On June 24th, the 2018 Broadmoor Pikes Peak International Hill Climb (PPIHC) will take place in Colorado Springs. The annual invitational sends automobiles and motorcycles on a steep hill climb – all the way to the summit of Pikes Peak. The event, brought to the world by Gran Turismo, is also known as The Race to the Clouds, and having been to Pikes Peak myself, the highest summit of the southern Front Range of the Rocky Mountains, I understand why.

Volkswagen Motorsport, a works rally team of the automaker, has a goal of breaking the record in the electric prototype class, which is currently 8:57.118 minutes. To achieve this, the team engineered the aerodynamics of its electric racing car, the I.D. R Pikes Peak.
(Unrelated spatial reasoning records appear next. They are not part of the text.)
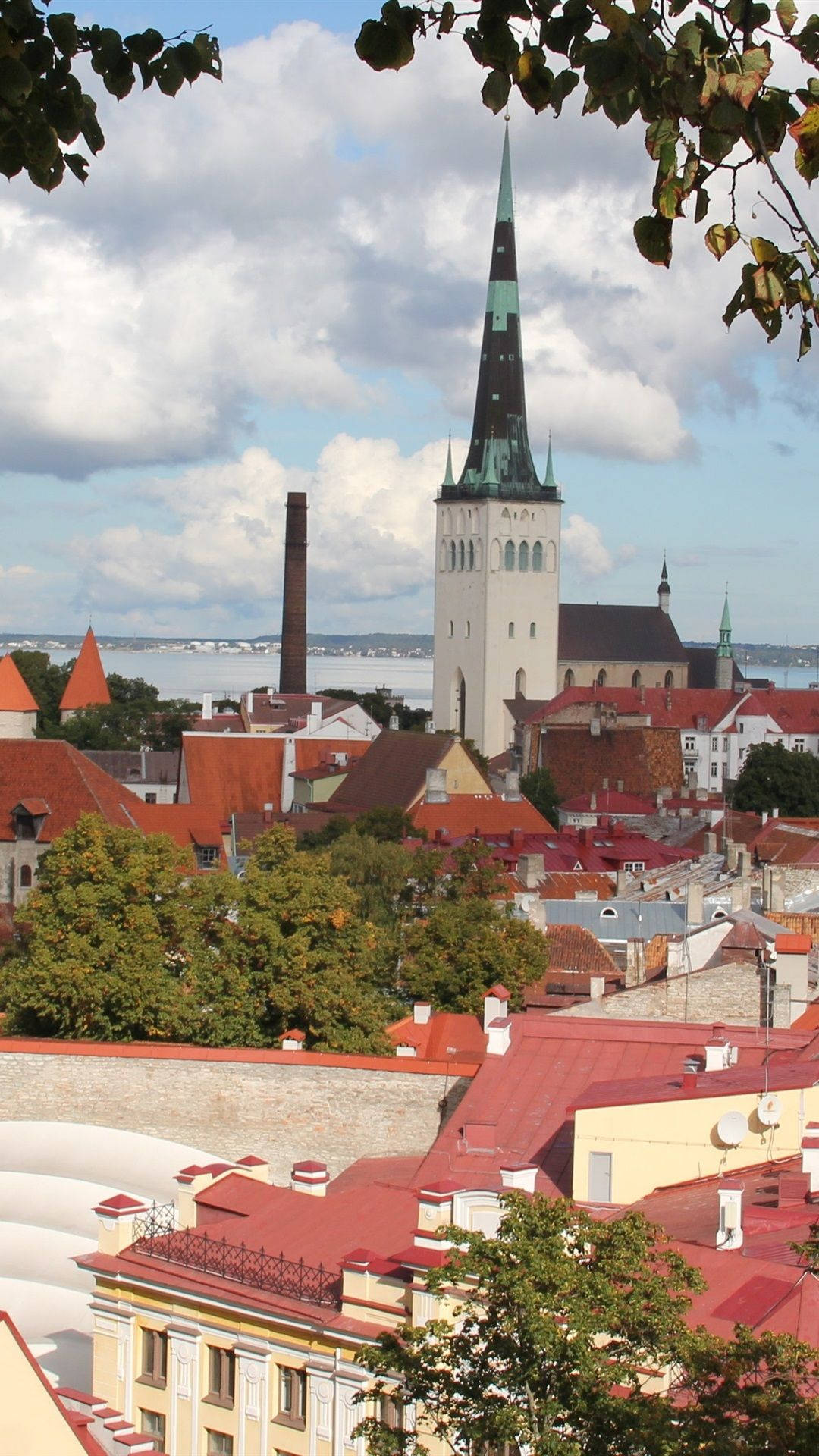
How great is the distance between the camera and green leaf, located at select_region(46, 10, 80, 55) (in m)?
4.58

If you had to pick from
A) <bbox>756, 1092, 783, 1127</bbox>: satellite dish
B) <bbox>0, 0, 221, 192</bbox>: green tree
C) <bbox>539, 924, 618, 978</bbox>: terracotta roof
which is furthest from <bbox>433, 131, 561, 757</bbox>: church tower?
<bbox>0, 0, 221, 192</bbox>: green tree

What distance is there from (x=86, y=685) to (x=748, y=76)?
254 ft

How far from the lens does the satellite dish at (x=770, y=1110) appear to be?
16156 mm

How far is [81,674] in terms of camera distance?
8000cm

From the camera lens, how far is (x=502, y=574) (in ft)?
334

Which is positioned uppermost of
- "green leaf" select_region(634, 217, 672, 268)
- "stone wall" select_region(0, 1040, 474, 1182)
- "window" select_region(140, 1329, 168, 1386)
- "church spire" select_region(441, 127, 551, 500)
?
"church spire" select_region(441, 127, 551, 500)

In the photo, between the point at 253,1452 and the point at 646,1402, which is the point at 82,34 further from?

The Volkswagen I.D. R Pikes Peak will have two electric motors capable of delivering a combined 680 hp. [Image: Automotive News]

“The start line is located at an altitude just above 9,000 feet, with the finish at 14,115 feet above sea level,” said François-Xavier Demaison, Technical Director at Volkswagen Motorsport and the Project Manager behind the development of the  I.D. R Pikes Peak. “The low air pressure up there means that the aerodynamic conditions are different to those at a racetrack on flat land.”

Top speeds of about 155 mph are reached during the windy 12.4-mile drive to the summit, which is decently low for prototype vehicles such as the I.D. R, which could drive at far faster speeds in theory.

“For this reason, we concentrated mainly on achieving optimal cornering speeds,” said Demaison. “The entire chassis is designed to generate as much downforce as possible, without causing too much aerodynamic drag.”

Most other racing disciplines have strict regulations when it comes to redesign, but not so for The Race to the Clouds. Fairly open regulations allow engineers more freedom to ramp up the design of their race car’s rear wing and chassis.

The Volkswagen Motorsport team tested a variety of race variants on a half-scale model of the I.D. R in a wind tunnel, before adding the final touches to the full-size chassis on the rolling-road wind tunnel located in the Weissach development center for Porsche.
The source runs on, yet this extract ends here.